(What the exercise asks):
Please reproduce the data from the line with "At what distance from" up to and including the line with "1.55 metres", swapping "lens" for "camera" and leaving everything else unchanged.

::: Provided material

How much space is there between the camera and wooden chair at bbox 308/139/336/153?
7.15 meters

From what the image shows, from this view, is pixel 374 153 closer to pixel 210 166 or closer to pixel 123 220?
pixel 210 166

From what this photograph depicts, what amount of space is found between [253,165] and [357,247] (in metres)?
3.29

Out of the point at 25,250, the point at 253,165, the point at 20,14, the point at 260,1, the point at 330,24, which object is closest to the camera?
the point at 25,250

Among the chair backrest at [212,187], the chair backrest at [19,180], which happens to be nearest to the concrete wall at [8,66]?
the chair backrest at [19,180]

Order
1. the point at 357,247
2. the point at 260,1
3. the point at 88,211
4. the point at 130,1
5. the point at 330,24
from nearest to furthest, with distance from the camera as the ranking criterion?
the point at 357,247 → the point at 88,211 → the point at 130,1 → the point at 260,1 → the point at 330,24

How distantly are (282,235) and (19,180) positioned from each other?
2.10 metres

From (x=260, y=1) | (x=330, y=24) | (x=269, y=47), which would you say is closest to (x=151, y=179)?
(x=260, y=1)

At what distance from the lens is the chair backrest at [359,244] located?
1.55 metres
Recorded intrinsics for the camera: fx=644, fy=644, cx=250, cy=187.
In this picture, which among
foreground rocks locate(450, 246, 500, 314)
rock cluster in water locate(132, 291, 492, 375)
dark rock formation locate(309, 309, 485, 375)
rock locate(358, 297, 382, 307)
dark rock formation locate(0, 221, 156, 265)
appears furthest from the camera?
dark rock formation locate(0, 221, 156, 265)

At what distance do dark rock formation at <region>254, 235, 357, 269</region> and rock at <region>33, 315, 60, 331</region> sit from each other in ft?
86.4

::::::
::: Provided material

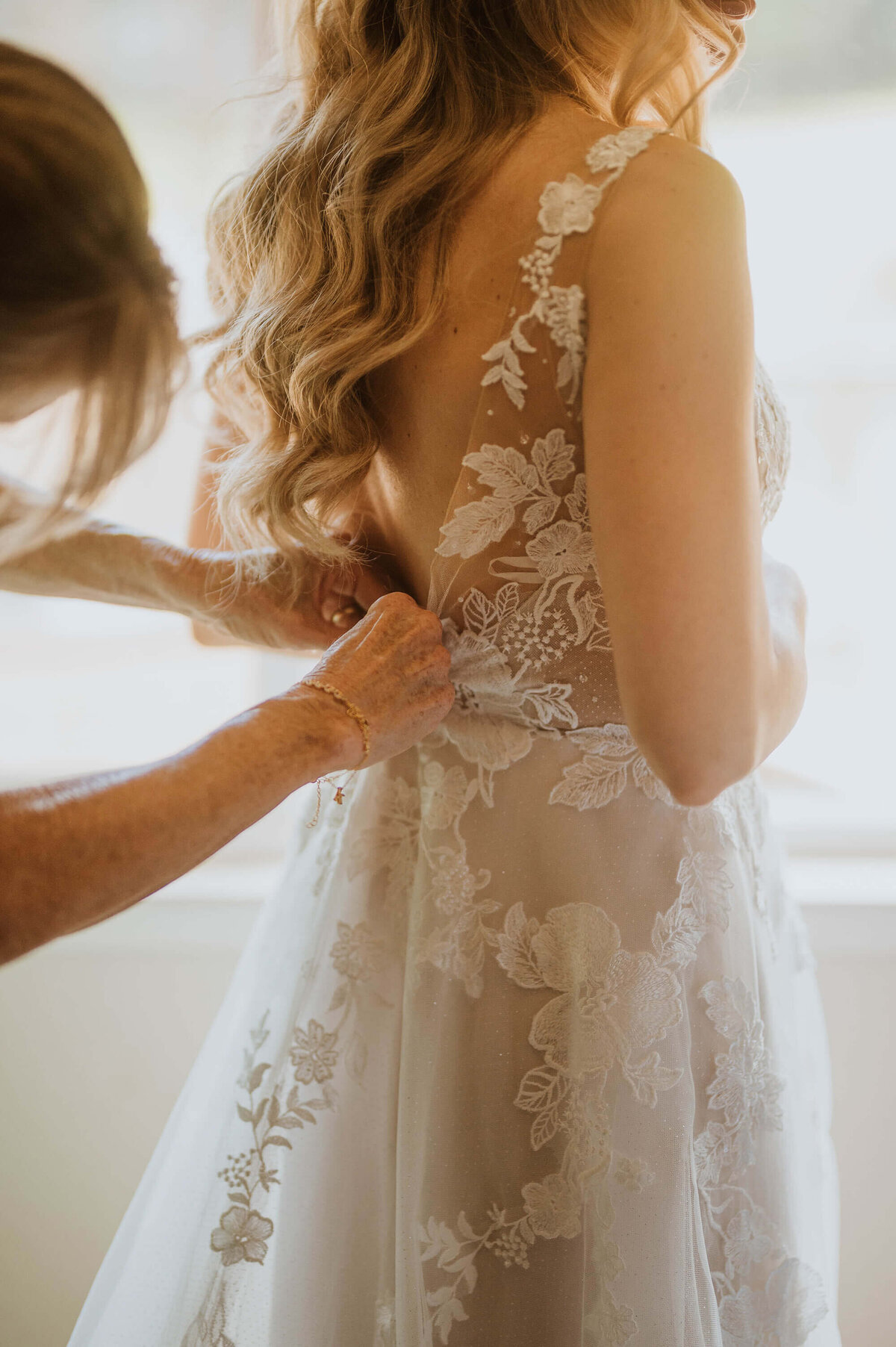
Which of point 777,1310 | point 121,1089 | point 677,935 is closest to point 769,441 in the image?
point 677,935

::::::

(Expected answer):
At what distance from the camera is the chair backrest at [359,244] located?
1.55 metres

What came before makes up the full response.